Meike Collin wrote: "Great review Meike. I loved Her Body and Other Parties, and this sounds very interesting. :-)"

Thank you so much, Collin! I think you would enjoy reading Machado's memoir, it's haunting and daring.


message 3: by Sarah (new) - rated it 5 stars

Sarah Thanks for the review, Meike! I’ve not read Her Body yet but I just got approved for this - and after reading your review I’m even more excited to give it a go :)


message 4: by Meike (new) - rated it 4 stars

Meike Sarah wrote: "Thanks for the review, Meike! I’ve not read Her Body yet but I just got approved for this - and after reading your review I’m even more excited to give it a go :)"

Oh, that's great, Sarah, I'm looking forward to reading your thoughts on this one!


Marie-Therese Oh, I am so jealous right now, Meike! I cannot wait to read this but don't have my copy yet. Soon!

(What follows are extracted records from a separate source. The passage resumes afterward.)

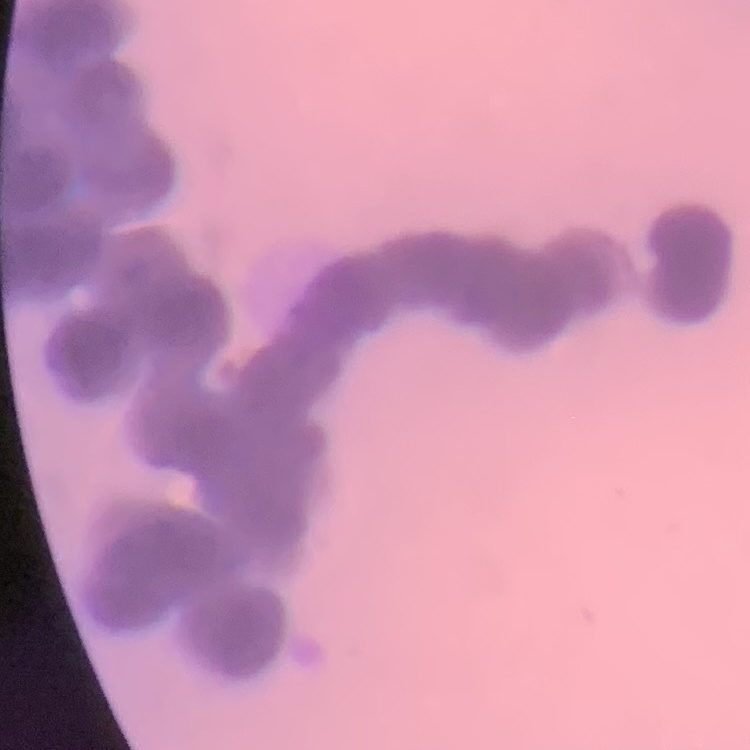

Summary:
  - Erythrocyte morphology: rouleaux formation
  - Image type: one tile cut from a larger photomicrograph
  - Preparation: thin blood smear
  - Stain: Field's or Giemsa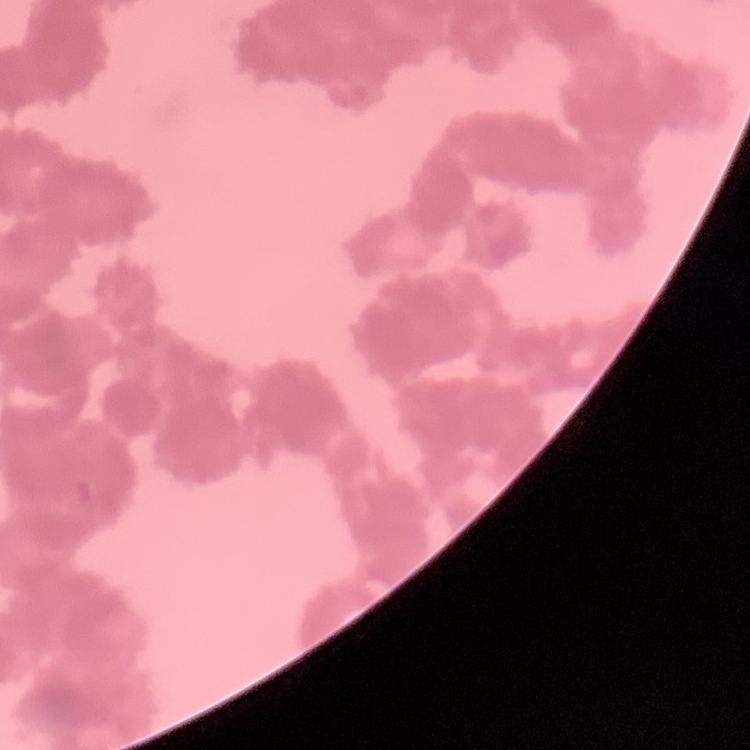
Summary:
  - Red blood cell morphology: rouleaux formation
  - Preparation: thin blood smear
  - Image type: square crop of a larger photomicrograph
  - Stain: Field's or Giemsa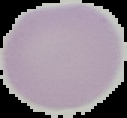

image size = 127×118 pixels
image type = segmented cell region on a black background
preparation = thin blood film
result = no malaria parasites detectedAssess this cell for malaria.
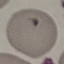
It is uninfected.

Summary:
  - Stain: Giemsa
  - Image type: automatically extracted cell patch, resized to 64 × 64 pixels
  - Preparation: thin blood smear
  - Capture: smartphone through the microscope eyepieceAssess this cell for malaria.
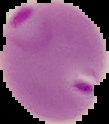
Parasitized.

image size = 109×124 pixels
image type = segmented cell region with the area outside set to black
preparation = thin blood film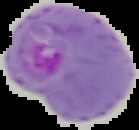

From a thin blood film. Segmented cell region on a black background. Image is 139×130 pixels. Result: Plasmodium parasites detected.Comment on the morphology of the erythrocytes.
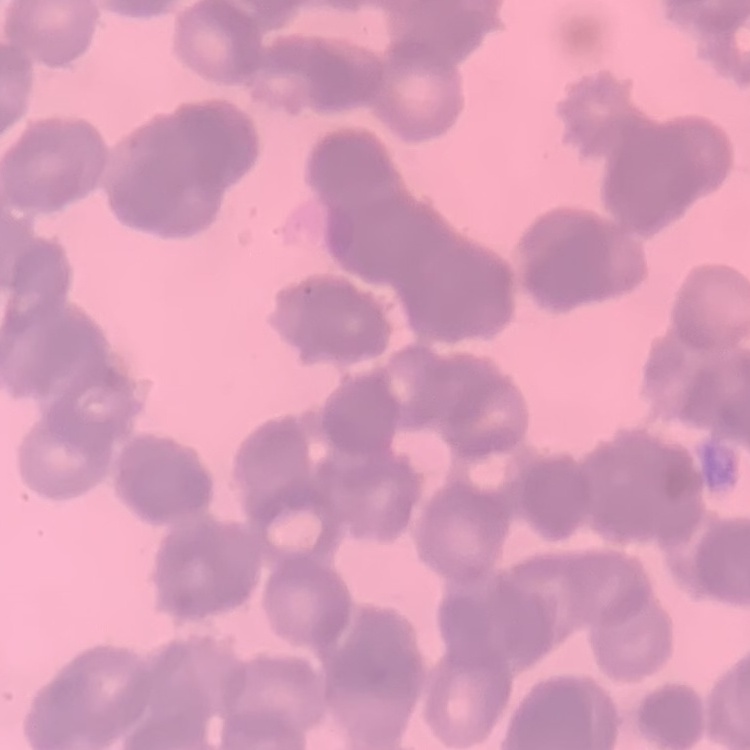

Rouleaux formation.

Summary:
  - Stain: Field's or Giemsa
  - Preparation: thin peripheral smear
  - Image type: one tile cut from a larger photomicrographClassify this cell by malaria status.
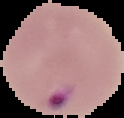

It is parasitized.

Segmented cell region on a black background. Image is 124×118 pixels. From a thin blood smear.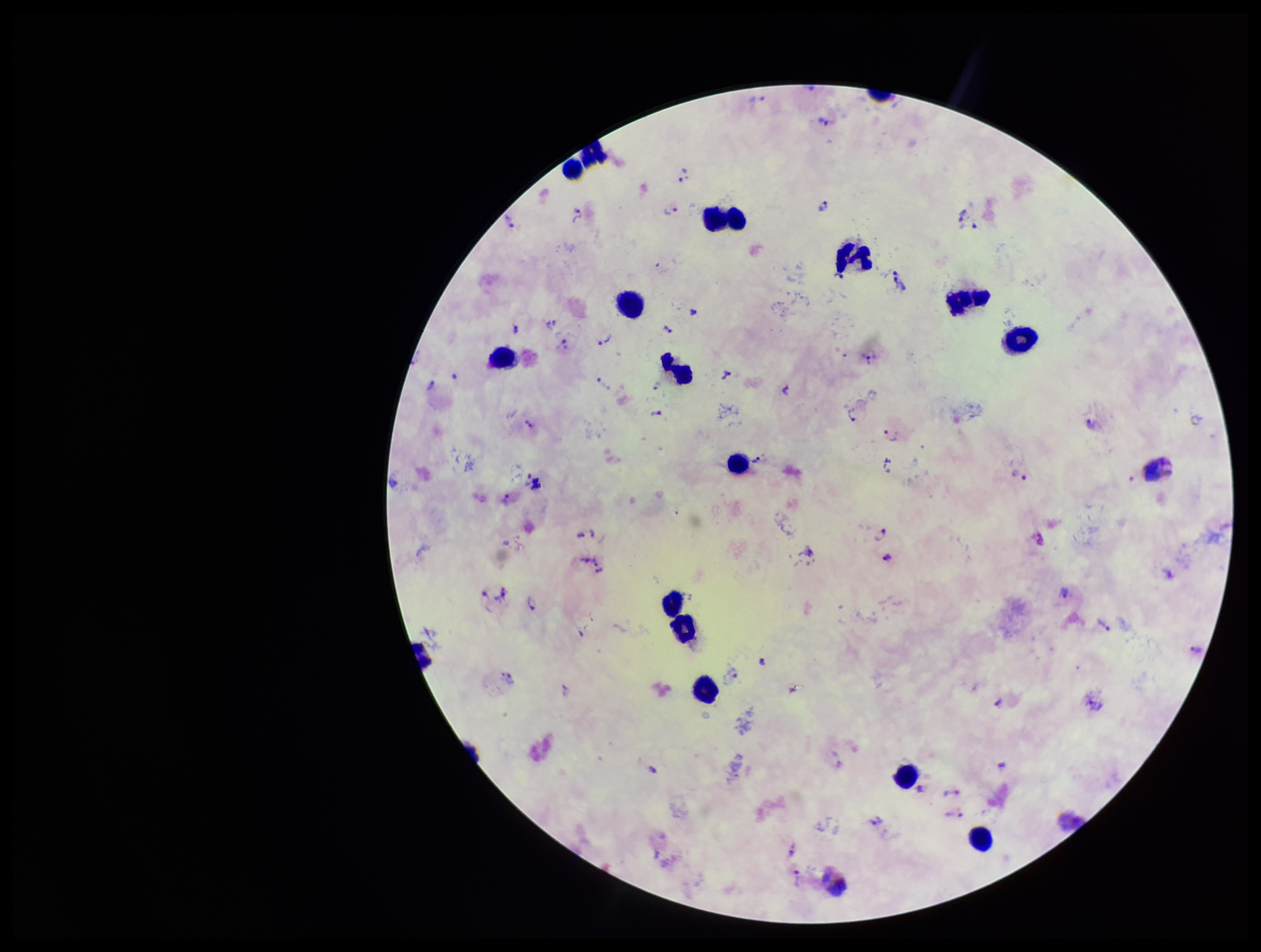

Summary:
  - Patient malaria status: infected
  - Plasmodium parasites: seen
  - Image size: 1261×952 pixels
  - Preparation: thick
  - Leukocyte count: 17
  - Parasite count: 52
  - Stain: Giemsa
  - Species reported for this patient: Plasmodium vivax
  - Field of view: single
  - Capture: smartphone photograph through the microscope eyepieceAssess this cell for malaria.
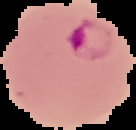

Parasitized.

Summary:
  - Image size: 136×130 pixels
  - Image type: segmented cell region on a black background
  - Preparation: thin blood smear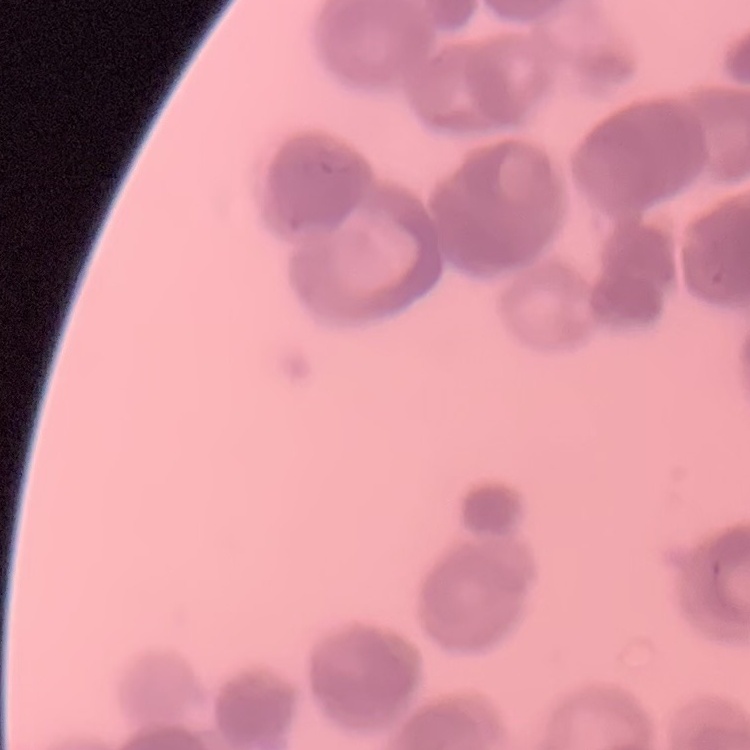

The erythrocytes show rouleaux formation. One tile cut from a larger photomicrograph. Stained with either Field's or Giemsa. Thin peripheral smear.Assess this cell for malaria.
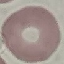
It is uninfected.

Summary:
  - Preparation: thin blood film
  - Image type: cell patch, automatically extracted from a larger field of view and resized to 64 × 64 pixels
  - Stain: Giemsa
  - Capture: smartphone through the microscope eyepiece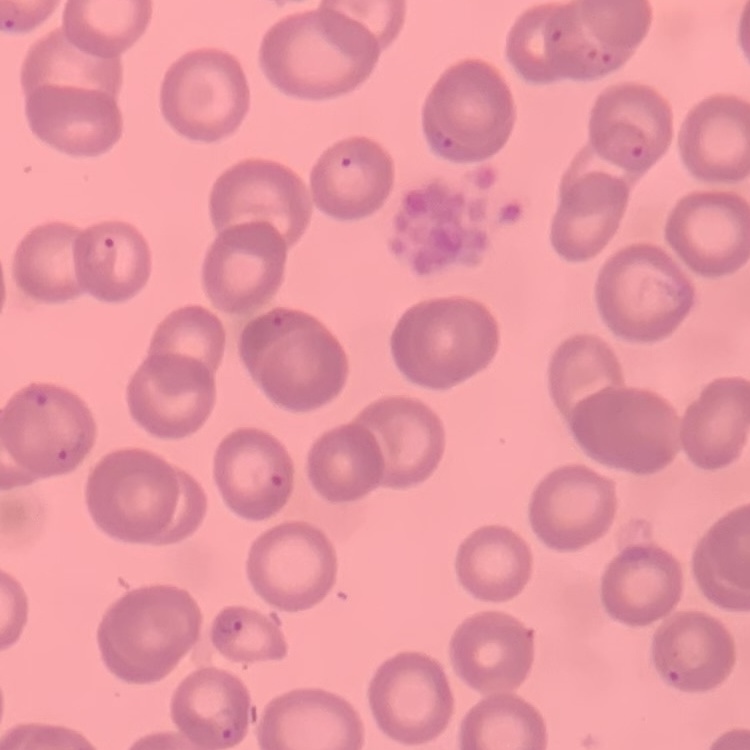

message 6: by Meike (new) - rated it 4 stars

Meike Marie-Therese wrote: "Oh, I am so jealous right now, Meike! I cannot wait to read this but don't have my copy yet. Soon!"

I think it'll be published tomorrow (the American version by Graywolf, that is), so you won't have to wait for long - I'm curious to hear your thoughts on the book, Marie-Therese!